**TASK INSTRUCTIONS**
Starting at the line containing "Upon closer inspection, is" and ending at the last of the entries, turn the lines into a Markdown table with the columns Row and Line. Skip blank lines and leave the pictures out.
** Start DATASET **
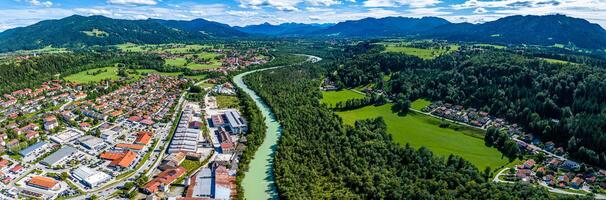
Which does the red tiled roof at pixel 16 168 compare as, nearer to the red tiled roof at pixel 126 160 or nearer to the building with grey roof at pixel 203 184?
the red tiled roof at pixel 126 160

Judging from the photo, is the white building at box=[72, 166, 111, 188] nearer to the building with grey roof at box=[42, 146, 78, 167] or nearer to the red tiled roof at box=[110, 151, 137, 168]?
the red tiled roof at box=[110, 151, 137, 168]

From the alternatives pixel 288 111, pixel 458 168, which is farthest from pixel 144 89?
pixel 458 168

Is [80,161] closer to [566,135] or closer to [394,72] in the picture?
[566,135]

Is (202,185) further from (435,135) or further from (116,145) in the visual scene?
(435,135)

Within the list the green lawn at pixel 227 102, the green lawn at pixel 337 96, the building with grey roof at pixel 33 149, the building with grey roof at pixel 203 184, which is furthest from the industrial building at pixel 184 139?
the green lawn at pixel 337 96

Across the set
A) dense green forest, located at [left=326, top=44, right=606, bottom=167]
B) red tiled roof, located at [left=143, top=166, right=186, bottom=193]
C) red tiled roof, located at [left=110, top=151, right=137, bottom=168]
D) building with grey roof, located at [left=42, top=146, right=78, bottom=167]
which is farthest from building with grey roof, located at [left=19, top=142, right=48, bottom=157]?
dense green forest, located at [left=326, top=44, right=606, bottom=167]

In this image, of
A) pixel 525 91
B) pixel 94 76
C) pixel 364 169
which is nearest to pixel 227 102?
pixel 364 169
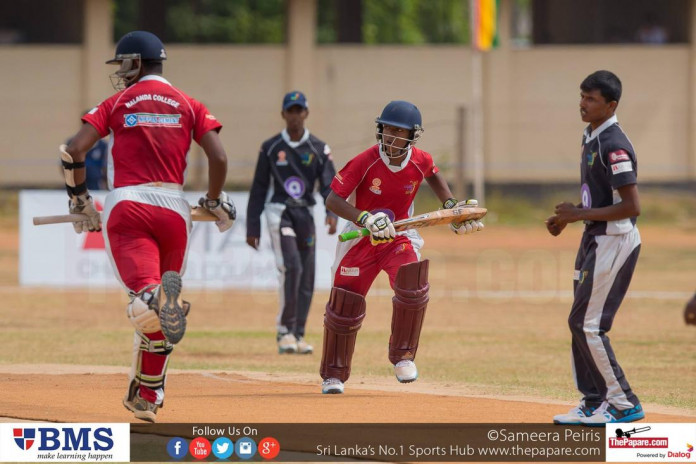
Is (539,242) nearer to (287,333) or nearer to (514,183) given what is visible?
(514,183)

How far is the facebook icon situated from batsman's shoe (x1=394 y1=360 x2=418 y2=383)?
2353 mm

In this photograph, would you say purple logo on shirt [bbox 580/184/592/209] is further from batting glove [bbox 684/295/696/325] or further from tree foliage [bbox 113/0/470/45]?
tree foliage [bbox 113/0/470/45]

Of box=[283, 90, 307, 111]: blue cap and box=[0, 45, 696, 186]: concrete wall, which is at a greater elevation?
box=[0, 45, 696, 186]: concrete wall

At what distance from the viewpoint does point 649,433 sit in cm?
717

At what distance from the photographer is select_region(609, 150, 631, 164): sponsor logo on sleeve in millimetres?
7578

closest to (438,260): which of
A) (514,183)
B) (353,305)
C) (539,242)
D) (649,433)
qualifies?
(539,242)

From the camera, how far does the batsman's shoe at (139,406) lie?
759cm

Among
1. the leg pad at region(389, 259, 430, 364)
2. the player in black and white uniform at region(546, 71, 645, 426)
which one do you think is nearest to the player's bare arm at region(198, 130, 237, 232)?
the leg pad at region(389, 259, 430, 364)

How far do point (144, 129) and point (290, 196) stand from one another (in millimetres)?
5117

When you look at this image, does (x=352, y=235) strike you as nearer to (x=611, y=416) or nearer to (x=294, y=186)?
(x=611, y=416)

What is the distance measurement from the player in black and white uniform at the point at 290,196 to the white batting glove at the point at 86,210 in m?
4.56

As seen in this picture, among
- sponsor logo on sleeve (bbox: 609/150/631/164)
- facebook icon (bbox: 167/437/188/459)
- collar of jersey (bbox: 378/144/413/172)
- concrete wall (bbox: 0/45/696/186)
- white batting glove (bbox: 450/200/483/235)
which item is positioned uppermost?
concrete wall (bbox: 0/45/696/186)

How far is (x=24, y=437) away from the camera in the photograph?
23.5 ft

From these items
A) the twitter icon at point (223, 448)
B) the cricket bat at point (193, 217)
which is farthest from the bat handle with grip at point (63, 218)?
the twitter icon at point (223, 448)
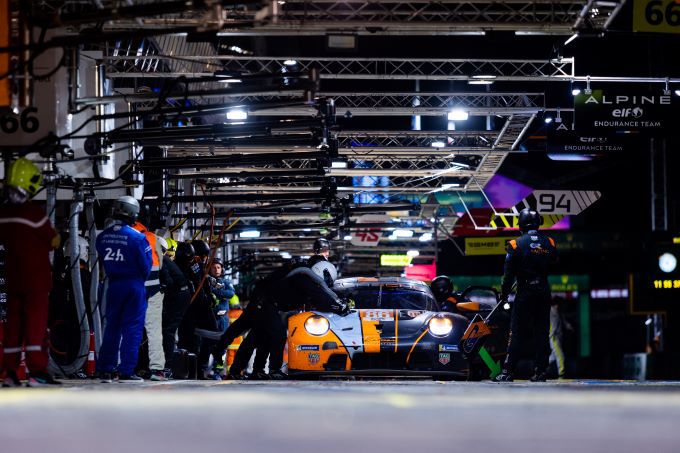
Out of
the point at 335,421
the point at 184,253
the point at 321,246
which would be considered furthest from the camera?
the point at 321,246

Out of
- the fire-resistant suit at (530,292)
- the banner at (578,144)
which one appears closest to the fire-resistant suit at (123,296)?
the fire-resistant suit at (530,292)

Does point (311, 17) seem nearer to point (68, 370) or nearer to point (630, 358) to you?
point (68, 370)

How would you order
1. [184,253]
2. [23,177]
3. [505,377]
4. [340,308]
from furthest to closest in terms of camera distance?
[184,253] → [340,308] → [505,377] → [23,177]

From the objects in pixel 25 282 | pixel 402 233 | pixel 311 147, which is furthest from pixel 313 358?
pixel 402 233

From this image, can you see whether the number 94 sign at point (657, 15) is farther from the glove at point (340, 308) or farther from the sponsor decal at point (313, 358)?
the sponsor decal at point (313, 358)

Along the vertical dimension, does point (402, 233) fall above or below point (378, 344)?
above

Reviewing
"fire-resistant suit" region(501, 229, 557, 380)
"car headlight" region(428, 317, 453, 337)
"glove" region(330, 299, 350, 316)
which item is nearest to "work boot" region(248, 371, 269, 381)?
"glove" region(330, 299, 350, 316)

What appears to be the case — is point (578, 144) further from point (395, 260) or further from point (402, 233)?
point (395, 260)

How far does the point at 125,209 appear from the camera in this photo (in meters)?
12.5

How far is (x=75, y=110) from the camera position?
1477 cm

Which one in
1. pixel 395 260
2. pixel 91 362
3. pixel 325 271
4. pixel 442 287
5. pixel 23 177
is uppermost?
pixel 23 177

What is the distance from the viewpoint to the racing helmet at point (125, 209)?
12.4 m

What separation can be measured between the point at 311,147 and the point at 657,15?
6.61 metres

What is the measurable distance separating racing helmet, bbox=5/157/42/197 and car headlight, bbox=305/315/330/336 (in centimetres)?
393
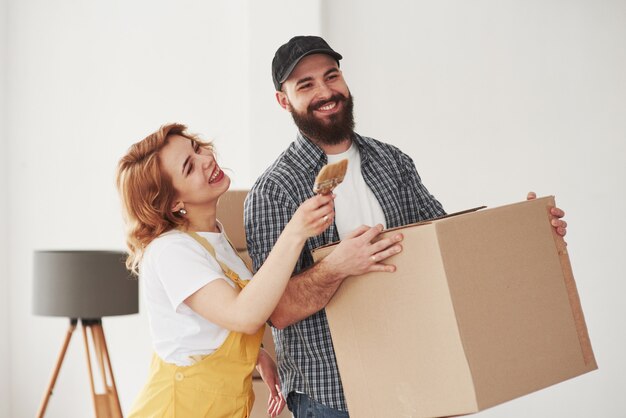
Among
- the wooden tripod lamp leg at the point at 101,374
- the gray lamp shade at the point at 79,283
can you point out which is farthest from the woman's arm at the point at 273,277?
the wooden tripod lamp leg at the point at 101,374

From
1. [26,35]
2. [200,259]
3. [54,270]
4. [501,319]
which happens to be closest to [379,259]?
[501,319]

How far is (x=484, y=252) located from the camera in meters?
1.15

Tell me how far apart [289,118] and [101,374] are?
4.09 ft

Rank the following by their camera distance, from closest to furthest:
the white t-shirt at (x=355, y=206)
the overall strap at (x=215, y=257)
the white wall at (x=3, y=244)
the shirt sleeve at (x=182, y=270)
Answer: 1. the shirt sleeve at (x=182, y=270)
2. the overall strap at (x=215, y=257)
3. the white t-shirt at (x=355, y=206)
4. the white wall at (x=3, y=244)

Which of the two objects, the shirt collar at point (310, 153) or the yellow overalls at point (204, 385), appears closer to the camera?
the yellow overalls at point (204, 385)

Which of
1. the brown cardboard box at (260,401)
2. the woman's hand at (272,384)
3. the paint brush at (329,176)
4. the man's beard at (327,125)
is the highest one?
the man's beard at (327,125)

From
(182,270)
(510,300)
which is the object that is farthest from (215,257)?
(510,300)

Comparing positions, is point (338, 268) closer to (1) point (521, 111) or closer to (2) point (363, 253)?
(2) point (363, 253)

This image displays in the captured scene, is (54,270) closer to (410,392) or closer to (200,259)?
(200,259)

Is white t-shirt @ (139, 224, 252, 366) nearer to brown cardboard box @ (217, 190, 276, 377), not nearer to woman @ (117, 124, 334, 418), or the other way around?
woman @ (117, 124, 334, 418)

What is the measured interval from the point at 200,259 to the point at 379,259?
0.34 metres

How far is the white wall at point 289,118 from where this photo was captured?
2682 millimetres

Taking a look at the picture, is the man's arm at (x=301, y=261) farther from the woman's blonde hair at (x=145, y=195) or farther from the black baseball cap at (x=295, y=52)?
the black baseball cap at (x=295, y=52)

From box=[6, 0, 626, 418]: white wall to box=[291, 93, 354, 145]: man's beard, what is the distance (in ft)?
3.92
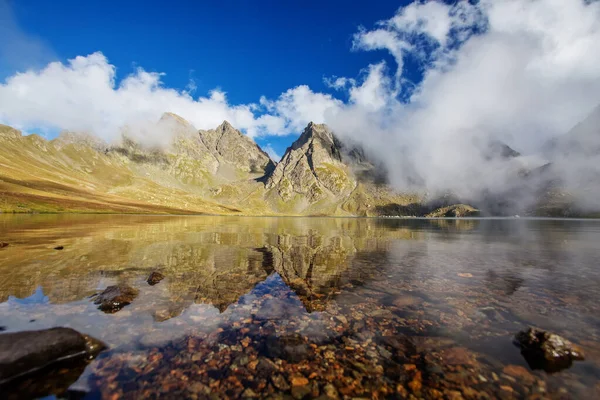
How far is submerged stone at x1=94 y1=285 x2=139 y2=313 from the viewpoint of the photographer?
14.1 m

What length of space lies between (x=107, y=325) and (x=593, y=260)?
147ft

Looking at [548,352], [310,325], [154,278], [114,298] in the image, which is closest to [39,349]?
[114,298]

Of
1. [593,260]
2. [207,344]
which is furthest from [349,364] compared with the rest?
[593,260]

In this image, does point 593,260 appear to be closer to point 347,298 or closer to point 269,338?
point 347,298

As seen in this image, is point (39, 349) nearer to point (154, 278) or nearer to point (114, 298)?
point (114, 298)

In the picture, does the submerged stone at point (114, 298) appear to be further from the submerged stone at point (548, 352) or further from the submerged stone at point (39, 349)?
the submerged stone at point (548, 352)

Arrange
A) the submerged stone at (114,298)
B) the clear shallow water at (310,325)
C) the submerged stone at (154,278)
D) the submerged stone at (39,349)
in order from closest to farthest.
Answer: the submerged stone at (39,349)
the clear shallow water at (310,325)
the submerged stone at (114,298)
the submerged stone at (154,278)

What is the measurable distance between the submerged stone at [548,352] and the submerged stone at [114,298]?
1827cm

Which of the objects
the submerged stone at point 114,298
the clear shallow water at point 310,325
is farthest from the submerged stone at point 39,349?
the submerged stone at point 114,298

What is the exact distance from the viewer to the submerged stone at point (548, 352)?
955 cm

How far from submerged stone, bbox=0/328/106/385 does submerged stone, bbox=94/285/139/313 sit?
12.9 feet

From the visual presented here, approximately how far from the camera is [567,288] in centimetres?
1891

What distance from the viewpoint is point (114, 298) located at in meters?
14.8

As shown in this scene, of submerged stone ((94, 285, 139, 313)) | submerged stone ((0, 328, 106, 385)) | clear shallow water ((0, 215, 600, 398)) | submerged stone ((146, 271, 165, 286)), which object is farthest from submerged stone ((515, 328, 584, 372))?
submerged stone ((146, 271, 165, 286))
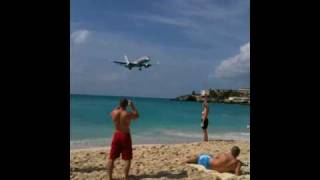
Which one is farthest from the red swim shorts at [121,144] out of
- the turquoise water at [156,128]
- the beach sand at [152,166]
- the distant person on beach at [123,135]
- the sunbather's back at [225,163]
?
the turquoise water at [156,128]

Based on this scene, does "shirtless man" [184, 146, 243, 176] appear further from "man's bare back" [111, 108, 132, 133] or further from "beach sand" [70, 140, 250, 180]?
"man's bare back" [111, 108, 132, 133]

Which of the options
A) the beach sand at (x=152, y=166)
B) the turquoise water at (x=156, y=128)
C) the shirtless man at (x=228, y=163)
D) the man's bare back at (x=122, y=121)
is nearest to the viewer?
the man's bare back at (x=122, y=121)

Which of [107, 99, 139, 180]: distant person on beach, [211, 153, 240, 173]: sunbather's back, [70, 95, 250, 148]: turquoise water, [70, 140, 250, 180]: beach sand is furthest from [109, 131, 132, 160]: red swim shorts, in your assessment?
[70, 95, 250, 148]: turquoise water

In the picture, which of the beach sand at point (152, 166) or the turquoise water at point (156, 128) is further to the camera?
the turquoise water at point (156, 128)

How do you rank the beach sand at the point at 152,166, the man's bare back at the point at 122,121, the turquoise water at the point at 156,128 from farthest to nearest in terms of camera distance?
the turquoise water at the point at 156,128 < the beach sand at the point at 152,166 < the man's bare back at the point at 122,121

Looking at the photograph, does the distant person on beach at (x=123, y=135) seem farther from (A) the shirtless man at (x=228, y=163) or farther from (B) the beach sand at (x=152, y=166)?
(A) the shirtless man at (x=228, y=163)

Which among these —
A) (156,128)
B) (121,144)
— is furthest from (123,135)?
(156,128)

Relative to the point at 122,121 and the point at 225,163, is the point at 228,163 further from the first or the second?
the point at 122,121

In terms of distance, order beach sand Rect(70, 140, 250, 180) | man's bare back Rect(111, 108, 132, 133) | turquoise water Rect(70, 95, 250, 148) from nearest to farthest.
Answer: man's bare back Rect(111, 108, 132, 133) < beach sand Rect(70, 140, 250, 180) < turquoise water Rect(70, 95, 250, 148)

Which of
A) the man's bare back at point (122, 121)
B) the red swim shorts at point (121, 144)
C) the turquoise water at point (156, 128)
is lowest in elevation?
the turquoise water at point (156, 128)
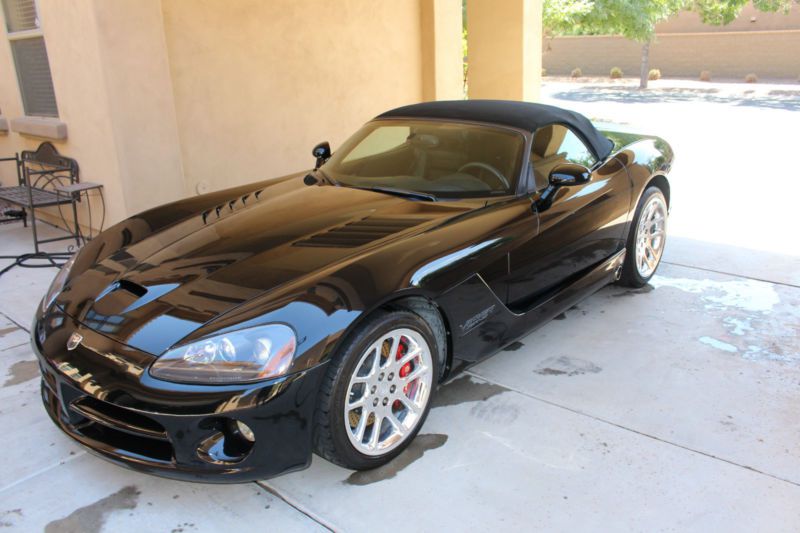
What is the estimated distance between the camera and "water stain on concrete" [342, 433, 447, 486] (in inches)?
102

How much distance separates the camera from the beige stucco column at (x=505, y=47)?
8906mm

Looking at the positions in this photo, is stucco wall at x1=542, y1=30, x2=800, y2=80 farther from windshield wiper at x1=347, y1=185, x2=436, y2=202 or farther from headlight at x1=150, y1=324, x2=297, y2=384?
headlight at x1=150, y1=324, x2=297, y2=384

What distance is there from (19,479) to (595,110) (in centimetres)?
1831

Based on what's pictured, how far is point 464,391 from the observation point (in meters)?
3.23

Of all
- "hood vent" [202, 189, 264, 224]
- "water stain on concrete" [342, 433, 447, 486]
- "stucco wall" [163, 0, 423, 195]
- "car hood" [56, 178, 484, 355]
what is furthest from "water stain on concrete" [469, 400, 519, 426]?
"stucco wall" [163, 0, 423, 195]

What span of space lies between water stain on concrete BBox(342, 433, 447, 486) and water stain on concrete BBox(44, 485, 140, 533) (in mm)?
830

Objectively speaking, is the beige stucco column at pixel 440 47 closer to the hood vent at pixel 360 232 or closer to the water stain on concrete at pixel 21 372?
the hood vent at pixel 360 232

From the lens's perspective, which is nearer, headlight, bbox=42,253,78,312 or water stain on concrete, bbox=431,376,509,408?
headlight, bbox=42,253,78,312

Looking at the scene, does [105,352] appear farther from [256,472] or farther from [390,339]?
[390,339]

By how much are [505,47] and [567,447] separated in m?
7.43

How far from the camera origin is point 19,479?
2617mm

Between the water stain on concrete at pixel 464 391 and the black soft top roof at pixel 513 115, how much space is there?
1.39m

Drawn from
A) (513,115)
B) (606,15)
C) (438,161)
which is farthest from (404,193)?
(606,15)

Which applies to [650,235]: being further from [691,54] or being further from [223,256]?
[691,54]
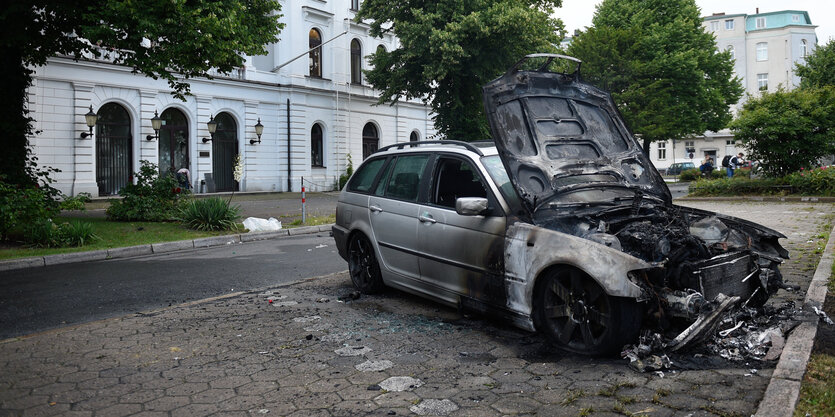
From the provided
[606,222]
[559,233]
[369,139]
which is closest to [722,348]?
[606,222]

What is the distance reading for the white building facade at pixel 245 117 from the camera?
2350 centimetres

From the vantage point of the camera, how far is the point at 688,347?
404 centimetres

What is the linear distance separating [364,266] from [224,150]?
25310 millimetres

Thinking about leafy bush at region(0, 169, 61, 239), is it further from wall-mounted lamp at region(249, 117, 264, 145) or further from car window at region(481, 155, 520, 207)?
wall-mounted lamp at region(249, 117, 264, 145)

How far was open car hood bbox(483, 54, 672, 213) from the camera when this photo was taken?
4.81 meters

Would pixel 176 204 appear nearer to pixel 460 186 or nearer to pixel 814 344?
pixel 460 186

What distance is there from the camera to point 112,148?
2552 centimetres

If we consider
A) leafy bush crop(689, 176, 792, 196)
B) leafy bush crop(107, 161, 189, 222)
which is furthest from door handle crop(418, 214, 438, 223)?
leafy bush crop(689, 176, 792, 196)

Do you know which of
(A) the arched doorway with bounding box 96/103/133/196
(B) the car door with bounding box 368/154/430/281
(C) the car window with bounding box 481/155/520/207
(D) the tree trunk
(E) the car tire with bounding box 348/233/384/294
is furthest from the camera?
(A) the arched doorway with bounding box 96/103/133/196

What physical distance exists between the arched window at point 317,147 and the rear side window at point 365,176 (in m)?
27.0

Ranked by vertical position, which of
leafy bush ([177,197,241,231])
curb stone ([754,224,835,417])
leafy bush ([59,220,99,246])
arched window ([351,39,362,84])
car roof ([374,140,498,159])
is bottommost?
curb stone ([754,224,835,417])

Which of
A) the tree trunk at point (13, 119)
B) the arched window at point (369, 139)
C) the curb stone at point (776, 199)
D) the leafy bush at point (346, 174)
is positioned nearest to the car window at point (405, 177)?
the tree trunk at point (13, 119)

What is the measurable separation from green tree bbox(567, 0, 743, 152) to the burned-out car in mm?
30701

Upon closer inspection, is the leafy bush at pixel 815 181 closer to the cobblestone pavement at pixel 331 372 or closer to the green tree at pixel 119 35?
the cobblestone pavement at pixel 331 372
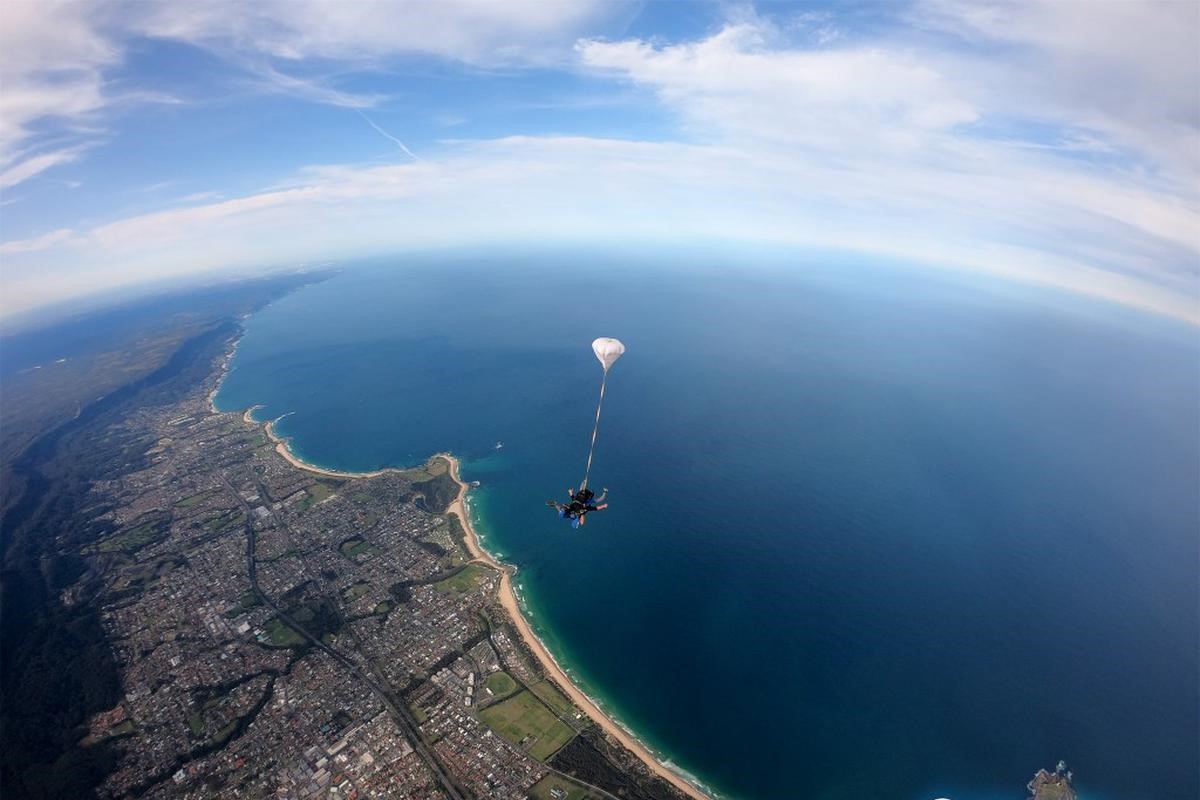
** End DATASET **
**FULL OUTPUT**
| Row | Line |
|---|---|
| 1 | Upon closer inspection, is the leafy bush at pixel 815 181 closer to the cobblestone pavement at pixel 331 372 or closer to the green tree at pixel 119 35? |
| 2 | the cobblestone pavement at pixel 331 372 |